Artistic expression in the modern world

The modern novel

Modernism and the modern novel are associated with the period post-World War I, as writers sought to express their differences in terms of style and content from the realist literature of the nineteenth century. The major writers of the time were T S Eliot, Ezra Pound, imagist writer H.D. (Hilda Dolittle), James Joyce, Virginia Woolf, W. B. Yeats and Gertrude Stein.

Modernist authors experimented with form to produce new genres and work which defied formal categories. These new styles echoed movements in art such as Expressionism and Surrealism. Modernism generally questioned notions of a rational, ordered world, in which meaning is fixed and reality is secure. Its adherents tended to be disillusioned and cynical, even anarchic, about such ideas. Instead, their work offered more complex realities, where different points of view co-existed and contradicted each other. In terms of structure, modernist texts were often non-chronological and even fragmentary, and their language was strongly symbolic.

Literary influences on Fitzgerald

Joseph Conrad

Image of Joseph ConradFitzgerald acknowledged the influence of Joseph Conrad’s novels Lord Jim (1900) and Heart of Darkness (1902) in terms of both technique and the sense of disillusionment with the modern world. He used a similar narrative technique, in experimenting with different narrative levels: Nick is a character within the story, addressing an audience outside of the story world, but interspersing his narrative with other characters’ narratives told to him or which he has discovered or imagined. Like Conrad’s character, Marlow, Nick is an unreliable narrator in some respects, destabilising the audience’s responses.

T.S.Eliot

Fitzgerald is also frequently said to be indebted to the symbolic techniques of T. S. Eliot in The Waste Land (1922). His depiction of the Valley of Ashes has many points of similarity, chiefly in that a location is used to represent spiritual decay.


Cinema

In the 1920s, movies were still a relatively new technology. Until the first ‘talkie’ in 1927, films were silent (with occasional placards of written dialogue) but accompanied by live music in the cinemas themselves. Paramount, Warner Brothers, RKO, Fox and Metro Goldwyn Mayer dominated the new industry, which was based in Hollywood. Film making quickly became a mass industry, as cinemas were built throughout the land and tickets were cheap, so audiences grew rapidly from the First World War onwards.

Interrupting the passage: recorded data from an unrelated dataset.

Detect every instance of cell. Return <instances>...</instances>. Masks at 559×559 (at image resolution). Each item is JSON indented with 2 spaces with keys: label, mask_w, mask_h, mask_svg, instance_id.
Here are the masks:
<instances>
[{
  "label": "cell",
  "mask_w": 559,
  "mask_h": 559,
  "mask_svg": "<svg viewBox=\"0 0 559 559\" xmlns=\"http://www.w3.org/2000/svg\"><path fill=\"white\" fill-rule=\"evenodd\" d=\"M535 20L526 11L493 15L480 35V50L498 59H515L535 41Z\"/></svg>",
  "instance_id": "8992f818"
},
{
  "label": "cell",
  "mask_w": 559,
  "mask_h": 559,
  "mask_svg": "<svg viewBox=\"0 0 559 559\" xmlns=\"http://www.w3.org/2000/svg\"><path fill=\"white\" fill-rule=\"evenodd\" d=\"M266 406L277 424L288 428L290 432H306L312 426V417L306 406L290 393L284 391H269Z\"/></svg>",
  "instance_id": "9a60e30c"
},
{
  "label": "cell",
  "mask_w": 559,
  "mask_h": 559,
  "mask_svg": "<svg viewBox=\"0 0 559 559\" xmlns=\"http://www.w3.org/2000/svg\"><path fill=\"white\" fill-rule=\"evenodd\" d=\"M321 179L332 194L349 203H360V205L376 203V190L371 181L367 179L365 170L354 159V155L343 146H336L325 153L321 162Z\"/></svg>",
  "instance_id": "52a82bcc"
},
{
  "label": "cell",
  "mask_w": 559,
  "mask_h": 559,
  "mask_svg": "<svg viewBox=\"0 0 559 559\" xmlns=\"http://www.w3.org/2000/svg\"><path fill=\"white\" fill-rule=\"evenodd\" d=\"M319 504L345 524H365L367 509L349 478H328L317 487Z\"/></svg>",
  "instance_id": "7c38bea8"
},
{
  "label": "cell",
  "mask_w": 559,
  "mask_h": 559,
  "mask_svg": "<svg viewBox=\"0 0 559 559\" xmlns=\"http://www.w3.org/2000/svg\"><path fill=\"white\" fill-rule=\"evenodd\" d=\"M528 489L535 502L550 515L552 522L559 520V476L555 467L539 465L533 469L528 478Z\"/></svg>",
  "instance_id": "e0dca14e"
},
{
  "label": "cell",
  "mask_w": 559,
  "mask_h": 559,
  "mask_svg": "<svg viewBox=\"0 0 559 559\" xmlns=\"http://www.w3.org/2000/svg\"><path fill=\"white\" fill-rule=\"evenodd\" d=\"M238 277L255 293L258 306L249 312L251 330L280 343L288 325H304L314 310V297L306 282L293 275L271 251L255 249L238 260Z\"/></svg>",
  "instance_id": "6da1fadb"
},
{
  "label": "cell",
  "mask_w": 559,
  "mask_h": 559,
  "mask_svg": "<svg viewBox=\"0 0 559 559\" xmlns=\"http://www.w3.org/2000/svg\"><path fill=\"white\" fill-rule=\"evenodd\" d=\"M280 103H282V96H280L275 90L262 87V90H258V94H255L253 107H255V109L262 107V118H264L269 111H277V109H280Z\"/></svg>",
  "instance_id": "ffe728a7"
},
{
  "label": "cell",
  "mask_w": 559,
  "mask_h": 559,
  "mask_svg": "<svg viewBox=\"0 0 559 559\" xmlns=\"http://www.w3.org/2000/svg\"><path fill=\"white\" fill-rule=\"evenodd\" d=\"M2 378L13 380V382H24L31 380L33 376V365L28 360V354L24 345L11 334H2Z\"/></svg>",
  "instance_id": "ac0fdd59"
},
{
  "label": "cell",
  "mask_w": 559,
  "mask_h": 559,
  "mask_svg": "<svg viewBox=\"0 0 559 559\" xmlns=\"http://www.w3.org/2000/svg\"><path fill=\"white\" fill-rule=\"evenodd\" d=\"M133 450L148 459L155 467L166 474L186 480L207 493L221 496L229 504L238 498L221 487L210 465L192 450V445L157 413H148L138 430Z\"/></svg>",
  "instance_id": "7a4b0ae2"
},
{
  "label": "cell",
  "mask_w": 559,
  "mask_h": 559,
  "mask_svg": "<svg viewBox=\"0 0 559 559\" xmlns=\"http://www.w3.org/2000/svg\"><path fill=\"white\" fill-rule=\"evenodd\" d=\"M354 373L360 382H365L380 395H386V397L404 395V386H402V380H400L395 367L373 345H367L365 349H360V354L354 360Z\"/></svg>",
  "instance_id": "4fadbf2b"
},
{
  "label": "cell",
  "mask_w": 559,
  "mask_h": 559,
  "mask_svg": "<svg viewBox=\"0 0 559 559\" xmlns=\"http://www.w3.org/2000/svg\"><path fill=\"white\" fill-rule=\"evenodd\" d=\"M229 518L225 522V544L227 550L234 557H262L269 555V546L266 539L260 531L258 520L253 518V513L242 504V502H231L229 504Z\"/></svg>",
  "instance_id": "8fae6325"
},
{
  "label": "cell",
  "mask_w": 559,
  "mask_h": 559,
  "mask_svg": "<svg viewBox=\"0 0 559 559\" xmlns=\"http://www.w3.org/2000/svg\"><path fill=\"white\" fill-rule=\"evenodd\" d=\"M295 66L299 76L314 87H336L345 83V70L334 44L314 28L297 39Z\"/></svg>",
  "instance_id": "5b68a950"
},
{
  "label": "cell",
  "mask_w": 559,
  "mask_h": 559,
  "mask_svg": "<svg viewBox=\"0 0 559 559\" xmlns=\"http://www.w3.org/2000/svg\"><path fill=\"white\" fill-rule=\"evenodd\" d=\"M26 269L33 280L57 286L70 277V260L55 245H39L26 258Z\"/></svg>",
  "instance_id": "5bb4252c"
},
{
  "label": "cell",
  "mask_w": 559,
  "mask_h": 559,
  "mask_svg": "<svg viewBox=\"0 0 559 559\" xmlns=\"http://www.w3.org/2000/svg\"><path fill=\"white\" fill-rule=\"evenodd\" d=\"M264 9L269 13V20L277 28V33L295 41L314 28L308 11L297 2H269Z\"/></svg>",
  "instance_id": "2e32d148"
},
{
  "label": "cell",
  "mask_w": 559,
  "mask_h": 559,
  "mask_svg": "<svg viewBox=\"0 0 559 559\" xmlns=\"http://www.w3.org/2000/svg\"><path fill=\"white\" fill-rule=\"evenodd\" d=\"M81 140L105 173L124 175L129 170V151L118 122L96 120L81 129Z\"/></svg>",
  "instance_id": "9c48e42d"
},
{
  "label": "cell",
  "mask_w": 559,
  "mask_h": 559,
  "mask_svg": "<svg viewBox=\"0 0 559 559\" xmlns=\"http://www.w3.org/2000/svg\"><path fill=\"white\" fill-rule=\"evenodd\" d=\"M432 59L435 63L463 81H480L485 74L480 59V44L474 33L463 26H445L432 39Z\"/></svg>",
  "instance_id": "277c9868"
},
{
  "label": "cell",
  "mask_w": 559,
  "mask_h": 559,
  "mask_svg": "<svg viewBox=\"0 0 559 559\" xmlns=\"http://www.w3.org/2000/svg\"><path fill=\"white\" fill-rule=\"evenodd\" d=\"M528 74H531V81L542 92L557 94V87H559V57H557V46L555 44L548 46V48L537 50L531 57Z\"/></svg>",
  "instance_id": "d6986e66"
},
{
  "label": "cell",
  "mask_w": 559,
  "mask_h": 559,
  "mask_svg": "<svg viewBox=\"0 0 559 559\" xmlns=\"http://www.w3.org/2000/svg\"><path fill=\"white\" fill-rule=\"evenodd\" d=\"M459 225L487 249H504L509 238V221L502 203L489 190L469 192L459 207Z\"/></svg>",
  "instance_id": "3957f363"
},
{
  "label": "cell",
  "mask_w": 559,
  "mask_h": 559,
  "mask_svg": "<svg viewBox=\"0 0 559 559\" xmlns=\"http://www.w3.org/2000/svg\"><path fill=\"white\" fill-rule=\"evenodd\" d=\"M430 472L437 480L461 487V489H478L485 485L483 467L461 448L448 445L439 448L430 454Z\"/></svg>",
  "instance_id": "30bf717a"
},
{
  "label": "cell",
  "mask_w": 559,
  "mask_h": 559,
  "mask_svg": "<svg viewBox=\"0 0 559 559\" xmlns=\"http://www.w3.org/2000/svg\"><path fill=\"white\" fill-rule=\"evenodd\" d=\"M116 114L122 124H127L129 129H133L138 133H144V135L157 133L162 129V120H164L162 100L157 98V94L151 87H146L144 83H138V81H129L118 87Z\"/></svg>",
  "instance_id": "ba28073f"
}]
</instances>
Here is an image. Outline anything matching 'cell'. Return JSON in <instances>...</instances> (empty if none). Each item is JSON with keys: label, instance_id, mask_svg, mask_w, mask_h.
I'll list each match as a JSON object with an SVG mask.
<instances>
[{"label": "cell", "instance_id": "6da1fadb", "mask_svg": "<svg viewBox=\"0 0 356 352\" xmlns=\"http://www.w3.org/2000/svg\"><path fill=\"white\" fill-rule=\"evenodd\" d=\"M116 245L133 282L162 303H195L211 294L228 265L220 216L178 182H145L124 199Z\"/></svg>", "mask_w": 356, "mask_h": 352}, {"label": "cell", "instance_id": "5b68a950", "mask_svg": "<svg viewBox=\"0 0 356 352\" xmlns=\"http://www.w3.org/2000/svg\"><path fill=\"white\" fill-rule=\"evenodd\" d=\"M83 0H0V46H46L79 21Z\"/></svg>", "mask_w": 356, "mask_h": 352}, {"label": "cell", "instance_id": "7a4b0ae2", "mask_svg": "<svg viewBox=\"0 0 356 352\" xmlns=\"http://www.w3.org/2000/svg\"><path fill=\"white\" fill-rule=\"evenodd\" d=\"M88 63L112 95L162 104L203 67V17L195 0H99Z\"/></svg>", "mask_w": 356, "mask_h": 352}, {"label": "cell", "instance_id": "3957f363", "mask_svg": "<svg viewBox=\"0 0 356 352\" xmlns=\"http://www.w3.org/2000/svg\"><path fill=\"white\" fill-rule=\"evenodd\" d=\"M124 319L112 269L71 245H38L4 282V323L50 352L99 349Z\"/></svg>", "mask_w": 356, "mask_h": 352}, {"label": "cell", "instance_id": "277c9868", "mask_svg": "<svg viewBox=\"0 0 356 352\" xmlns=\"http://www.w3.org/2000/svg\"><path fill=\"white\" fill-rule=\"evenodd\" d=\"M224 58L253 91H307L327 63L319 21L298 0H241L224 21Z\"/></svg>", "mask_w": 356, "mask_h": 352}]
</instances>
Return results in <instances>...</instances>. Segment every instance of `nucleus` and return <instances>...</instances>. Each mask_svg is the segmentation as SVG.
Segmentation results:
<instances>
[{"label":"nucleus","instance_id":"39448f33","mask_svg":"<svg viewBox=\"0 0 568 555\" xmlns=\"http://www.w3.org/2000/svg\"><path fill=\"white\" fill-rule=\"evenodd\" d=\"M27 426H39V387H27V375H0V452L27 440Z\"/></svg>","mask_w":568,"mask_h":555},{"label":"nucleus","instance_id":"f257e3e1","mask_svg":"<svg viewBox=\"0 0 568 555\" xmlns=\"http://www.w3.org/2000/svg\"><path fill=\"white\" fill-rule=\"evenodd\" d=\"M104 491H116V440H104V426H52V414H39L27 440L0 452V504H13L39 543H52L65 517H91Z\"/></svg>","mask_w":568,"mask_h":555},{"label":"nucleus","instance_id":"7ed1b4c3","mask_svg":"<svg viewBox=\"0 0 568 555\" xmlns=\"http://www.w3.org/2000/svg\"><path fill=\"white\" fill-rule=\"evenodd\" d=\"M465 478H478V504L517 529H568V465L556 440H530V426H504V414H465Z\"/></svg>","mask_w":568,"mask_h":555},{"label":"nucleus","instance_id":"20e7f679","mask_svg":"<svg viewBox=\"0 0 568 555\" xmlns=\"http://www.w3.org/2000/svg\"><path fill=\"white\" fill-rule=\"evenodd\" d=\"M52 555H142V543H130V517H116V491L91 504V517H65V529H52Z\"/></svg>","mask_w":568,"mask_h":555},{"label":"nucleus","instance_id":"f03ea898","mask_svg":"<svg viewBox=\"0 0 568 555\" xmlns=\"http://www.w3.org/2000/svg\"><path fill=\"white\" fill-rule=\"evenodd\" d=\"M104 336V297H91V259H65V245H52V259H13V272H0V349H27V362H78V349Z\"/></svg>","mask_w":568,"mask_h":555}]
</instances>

Cartoon featuring Felix the Cat and Charlie ChaplinThe genres of films at this time ranged very widely, including newsreels, romantic and sentimental stories, westerns and comedies such as Charlie Chaplin’s The Kid. Film stars such as Mary Pickford, Douglas Fairbanks Sr., Rudolph Valentino and Clara Bow, star of It and later dubbed ‘the Hollywood It girl’, gained enormous status, thereby influencing fashion and attitudes.

Cartoons were introduced around 1925, with Felix the Cat and later Mickey Mouse. Until the development of colour technology, these films were either black and white or primitively coloured using tinting or filters. Only from 1929 did brilliantly coloured ‘talkie’ movies begin to appear.

Cinematic techniques in The Great Gatsby

Some cinematic techniques may have influenced Fitzgerald in the 1920s. For example, the switches from scene to scene, which occur throughout The Great Gatsby and especially in Chapter 8 as Nick’s narrative moves towards the ‘holocaust’ scene in Gatsby’s garden, have been compared with the rapid scene changes in Hollywood films of the time.

Some of Fitzgerald’s descriptions can also be compared with the idea of ‘close-up’ and ‘long’ shots, for example as Nick focuses on Jordan’s face or gives a panoramic view of the houses in West Egg,. The bird’s-eye view of Long Island could also be compared with cinematic aerial shots, used in photography from the nineteenth century onwards and in newsreel, although not in popular films of the time.